P.S. Most nurses out here make $30 per hour minimum.
Actually, I think the term now is
medical assistant instead of
nurses aide. Unlike just a few years ago, registered nurses are paid pretty well. So are teachers. But the pay scales for RN's and teachers are still near the bottom, compared to other professions that require the same level of education.
Medical assistants are often right out of high school with maybe a few months of vocational training, and start out just above minimum wage.
But even at $60K/year, real estate prices like that would be hard to handle. No wonder so many people took out mortgages they couldn't afford. In some areas, that would include just about everybody. The house of cards inevitably collapsed.
There are some advantages to living way back in the hinterlands. Move some of those $1 million estates here, and the whole thing would go for about $250K or even less. Typical real estate
taxes in CA are probably more than what you would pay to rent decent living quarters here.

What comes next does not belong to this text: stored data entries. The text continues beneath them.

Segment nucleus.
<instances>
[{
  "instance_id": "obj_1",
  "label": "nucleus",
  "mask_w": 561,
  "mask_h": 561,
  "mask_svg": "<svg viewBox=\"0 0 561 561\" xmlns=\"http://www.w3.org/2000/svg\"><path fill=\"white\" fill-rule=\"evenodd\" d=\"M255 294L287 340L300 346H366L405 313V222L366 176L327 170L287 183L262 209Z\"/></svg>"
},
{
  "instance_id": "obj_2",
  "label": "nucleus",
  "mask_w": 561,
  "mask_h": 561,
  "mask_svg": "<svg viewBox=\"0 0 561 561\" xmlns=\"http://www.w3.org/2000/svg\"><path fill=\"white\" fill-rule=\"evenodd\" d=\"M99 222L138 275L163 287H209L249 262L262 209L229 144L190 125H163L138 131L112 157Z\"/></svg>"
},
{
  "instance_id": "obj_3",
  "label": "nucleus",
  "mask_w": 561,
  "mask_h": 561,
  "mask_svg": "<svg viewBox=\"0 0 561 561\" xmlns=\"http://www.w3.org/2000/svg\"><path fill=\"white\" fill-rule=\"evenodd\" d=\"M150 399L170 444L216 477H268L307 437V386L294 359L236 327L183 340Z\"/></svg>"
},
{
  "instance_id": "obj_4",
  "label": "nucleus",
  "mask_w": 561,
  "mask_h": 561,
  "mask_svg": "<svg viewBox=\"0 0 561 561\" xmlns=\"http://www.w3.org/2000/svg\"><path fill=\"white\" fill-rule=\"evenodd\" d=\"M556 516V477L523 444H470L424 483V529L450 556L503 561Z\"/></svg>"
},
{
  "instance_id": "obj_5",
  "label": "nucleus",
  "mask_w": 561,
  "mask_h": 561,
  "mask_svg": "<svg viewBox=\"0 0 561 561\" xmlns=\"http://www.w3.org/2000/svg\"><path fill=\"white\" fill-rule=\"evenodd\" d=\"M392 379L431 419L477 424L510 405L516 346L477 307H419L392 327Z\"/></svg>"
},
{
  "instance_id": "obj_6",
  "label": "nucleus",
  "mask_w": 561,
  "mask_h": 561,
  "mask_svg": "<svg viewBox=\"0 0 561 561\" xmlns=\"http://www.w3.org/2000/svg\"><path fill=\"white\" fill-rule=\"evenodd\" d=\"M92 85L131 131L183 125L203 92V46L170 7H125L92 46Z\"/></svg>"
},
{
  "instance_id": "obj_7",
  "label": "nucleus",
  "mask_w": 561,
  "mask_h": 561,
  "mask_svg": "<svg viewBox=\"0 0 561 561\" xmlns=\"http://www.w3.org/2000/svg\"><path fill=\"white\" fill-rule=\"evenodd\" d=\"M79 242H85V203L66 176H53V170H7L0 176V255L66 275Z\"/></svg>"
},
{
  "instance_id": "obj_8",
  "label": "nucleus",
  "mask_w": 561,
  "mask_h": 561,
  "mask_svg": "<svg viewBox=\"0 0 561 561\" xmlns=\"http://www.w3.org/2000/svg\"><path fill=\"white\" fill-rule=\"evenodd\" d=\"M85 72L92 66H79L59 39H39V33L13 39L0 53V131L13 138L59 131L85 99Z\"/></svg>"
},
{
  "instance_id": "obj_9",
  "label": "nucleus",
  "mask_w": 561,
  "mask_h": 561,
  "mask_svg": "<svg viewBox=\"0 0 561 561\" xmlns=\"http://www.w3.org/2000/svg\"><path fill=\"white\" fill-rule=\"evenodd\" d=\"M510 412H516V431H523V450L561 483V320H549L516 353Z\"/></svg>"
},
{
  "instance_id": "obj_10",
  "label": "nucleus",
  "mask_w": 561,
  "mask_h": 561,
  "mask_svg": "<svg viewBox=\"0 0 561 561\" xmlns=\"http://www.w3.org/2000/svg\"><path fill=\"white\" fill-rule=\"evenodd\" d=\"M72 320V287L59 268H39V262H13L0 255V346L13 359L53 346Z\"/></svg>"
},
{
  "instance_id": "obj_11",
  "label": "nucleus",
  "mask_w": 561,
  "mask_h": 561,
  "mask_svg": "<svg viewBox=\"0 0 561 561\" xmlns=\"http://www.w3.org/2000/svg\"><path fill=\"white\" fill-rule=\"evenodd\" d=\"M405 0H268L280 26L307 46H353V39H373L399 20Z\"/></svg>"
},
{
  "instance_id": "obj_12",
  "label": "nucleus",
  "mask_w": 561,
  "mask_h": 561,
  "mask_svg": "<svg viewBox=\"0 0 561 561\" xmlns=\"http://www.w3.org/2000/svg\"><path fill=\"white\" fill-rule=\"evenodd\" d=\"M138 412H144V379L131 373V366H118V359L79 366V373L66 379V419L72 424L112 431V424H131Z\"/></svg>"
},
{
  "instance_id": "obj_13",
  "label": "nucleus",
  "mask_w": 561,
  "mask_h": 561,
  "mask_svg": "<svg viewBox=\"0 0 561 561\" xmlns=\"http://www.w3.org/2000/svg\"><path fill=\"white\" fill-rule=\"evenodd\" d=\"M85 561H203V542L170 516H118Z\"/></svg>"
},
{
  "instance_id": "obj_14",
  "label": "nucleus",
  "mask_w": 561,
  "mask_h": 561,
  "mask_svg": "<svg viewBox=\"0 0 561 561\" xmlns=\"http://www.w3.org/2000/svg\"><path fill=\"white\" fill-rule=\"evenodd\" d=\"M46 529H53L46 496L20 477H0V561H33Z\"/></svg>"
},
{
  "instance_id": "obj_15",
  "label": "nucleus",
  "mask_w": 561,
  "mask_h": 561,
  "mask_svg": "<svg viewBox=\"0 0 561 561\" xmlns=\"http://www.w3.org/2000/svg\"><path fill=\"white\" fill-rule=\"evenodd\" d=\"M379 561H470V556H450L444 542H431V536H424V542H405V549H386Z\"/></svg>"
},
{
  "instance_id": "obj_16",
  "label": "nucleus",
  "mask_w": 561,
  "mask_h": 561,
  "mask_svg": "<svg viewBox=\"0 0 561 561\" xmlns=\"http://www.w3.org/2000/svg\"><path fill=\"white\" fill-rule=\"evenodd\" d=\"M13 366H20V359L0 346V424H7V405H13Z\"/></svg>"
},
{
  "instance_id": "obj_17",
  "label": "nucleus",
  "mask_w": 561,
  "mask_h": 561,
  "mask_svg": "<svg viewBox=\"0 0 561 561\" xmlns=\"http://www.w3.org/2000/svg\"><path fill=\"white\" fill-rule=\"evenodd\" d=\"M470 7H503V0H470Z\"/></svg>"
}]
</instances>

I own 100 acres and a 3000 ft² house, plus outbuildings. When we first moved here in 1979, the annual tax bill was a whopping $99/year! It's now about $1500/year (no 15-fold increase in county services, however), still far less than what my in-laws are gouged for, for their tiny cottage and postage stamp size lot on Cape Cod.
But if we didn't have that damned summer humidity, I'd bet this place would be like California.